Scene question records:
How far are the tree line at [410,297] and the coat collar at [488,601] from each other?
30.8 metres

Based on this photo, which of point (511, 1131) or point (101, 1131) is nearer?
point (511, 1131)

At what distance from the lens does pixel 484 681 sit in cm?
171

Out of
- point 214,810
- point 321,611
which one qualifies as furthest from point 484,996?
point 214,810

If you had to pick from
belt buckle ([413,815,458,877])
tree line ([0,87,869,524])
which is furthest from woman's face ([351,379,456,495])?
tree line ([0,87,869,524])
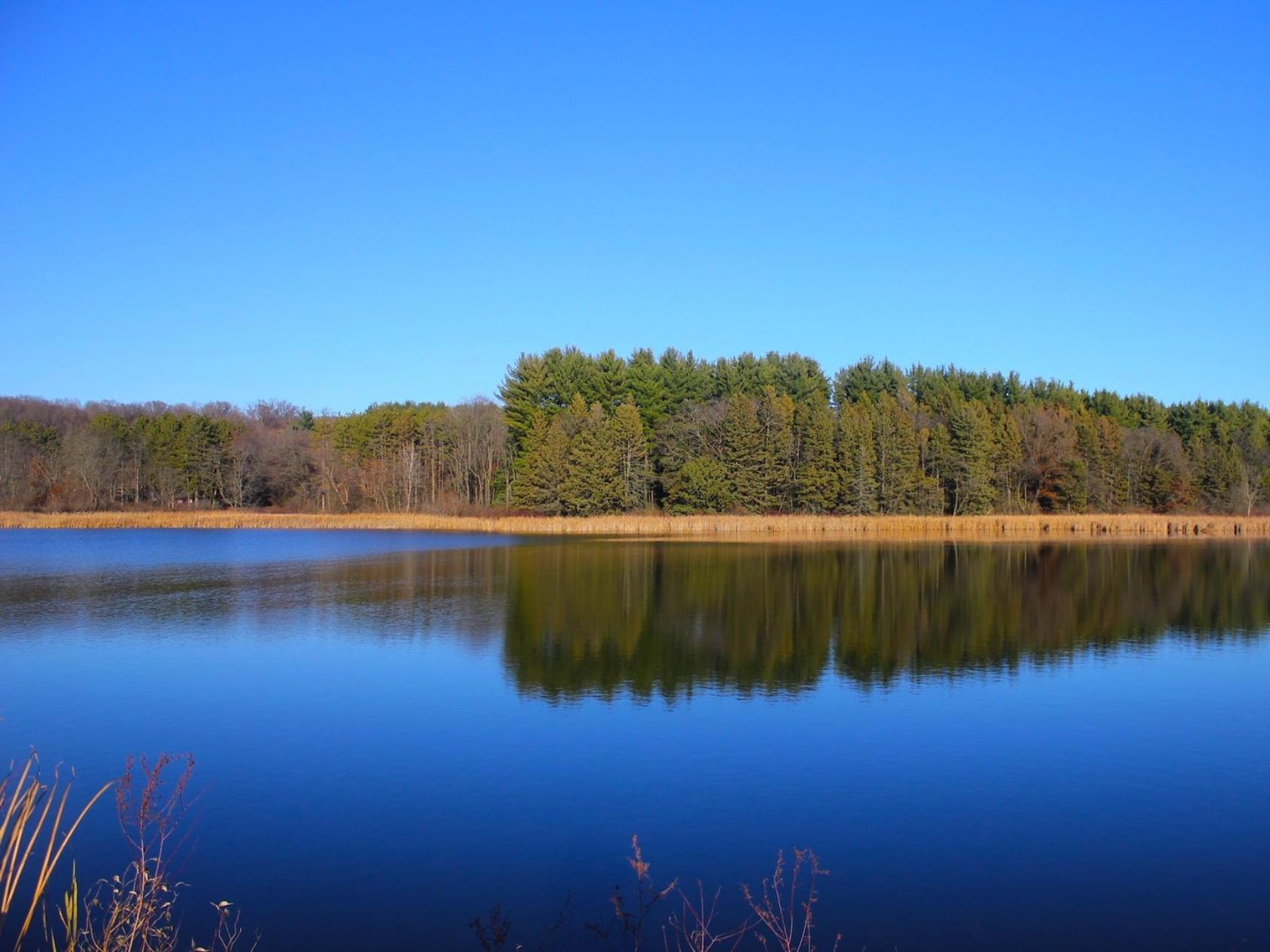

» Directions for this task:
Reproduce the data verbatim from the line containing "If you had to pick from" through the end of the data, omitting the pictures.

» Result:
If you had to pick from
belt buckle ([413,815,458,877])
tree line ([0,87,869,524])
which is furthest from woman's face ([351,379,456,495])?
tree line ([0,87,869,524])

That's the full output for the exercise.